Kebijakan pendidikan di masa pandemi, kata Anggi, seharusnya memprioritaskan mereka yang terkendala dan tidak mempunyai akses PJJ. Dalam kondisi normal sebelum pandemi pun, para siswa dari keluarga berpenghasilan rendah ini umumnya sudah tertinggal dibandingkan dengan siswa lain dari keluarga menengah ke atas.
”Kalau kondisi ini sampai akhir tahun, kalau tidak ada bantuan pemerintah, mereka akan terus tertinggal. Format bantuan jangan hanya pada mereka yang mempunyai akses teknologi, tetapi juga yang tidak, yang harus (belajar) tatap muka atau luring,” kata Anggi.
Sebelum pandemi pun, persoalan akses pendidikan masih mendominasi.
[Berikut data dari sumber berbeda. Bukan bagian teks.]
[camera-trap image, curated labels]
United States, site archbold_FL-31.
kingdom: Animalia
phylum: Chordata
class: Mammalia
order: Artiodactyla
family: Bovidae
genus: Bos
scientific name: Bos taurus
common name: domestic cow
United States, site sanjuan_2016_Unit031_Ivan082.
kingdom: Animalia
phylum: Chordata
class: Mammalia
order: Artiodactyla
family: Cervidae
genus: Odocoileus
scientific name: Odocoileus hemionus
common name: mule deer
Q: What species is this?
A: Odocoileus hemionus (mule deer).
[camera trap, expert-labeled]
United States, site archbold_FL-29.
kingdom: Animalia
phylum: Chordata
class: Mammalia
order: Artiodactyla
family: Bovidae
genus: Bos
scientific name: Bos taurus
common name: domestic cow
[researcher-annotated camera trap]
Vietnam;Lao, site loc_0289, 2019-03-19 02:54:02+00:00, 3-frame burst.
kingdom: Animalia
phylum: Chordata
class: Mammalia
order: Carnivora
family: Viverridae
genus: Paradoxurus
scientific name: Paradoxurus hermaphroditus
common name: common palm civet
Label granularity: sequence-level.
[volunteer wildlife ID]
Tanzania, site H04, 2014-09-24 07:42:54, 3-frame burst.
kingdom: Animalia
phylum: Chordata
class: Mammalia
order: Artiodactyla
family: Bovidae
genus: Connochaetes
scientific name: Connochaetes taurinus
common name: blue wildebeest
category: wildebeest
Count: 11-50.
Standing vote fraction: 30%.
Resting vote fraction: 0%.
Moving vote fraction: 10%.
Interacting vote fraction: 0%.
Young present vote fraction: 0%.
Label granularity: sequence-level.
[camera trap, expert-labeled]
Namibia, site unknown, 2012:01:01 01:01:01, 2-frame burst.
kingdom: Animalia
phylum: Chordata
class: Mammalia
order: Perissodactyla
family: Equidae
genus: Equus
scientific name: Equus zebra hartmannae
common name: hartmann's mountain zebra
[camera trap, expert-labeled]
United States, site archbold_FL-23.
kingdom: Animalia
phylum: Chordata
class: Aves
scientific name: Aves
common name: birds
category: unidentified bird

Sebanyak 4,33 juta (6 persen) anak putus sekolah, sebagian besar karena faktor ekonomi. Kesenjangan pendidikan juga masih tinggi dilihat dari angka partisipasi kasar (APK) SMP kelompok termiskin yang hanya 89,68 persen dibandingkan kelompok terkaya yang 91,37 persen. Di jenjang SMA/sederajat pun demikian, APK 70,14 persen pada kelompok termiskin dibandingkan 95,26 persen pada kelompok terkaya.
Jika selama ini guru-guru berjibaku mencari cara yang efektif untuk mengajar dan berupaya agar para muridnya tidak tertinggal, demikian pula hendaknya pemerintah. Keberpihakan pada mereka yang terkendala PJJ, kata Anggi, menjadi hal utama agar mereka tidak semakin tertinggal. Pintu masuk peningkatan kualitas pendidikan adalah akses yang setara terlebih dahulu, baru bicara teknologi.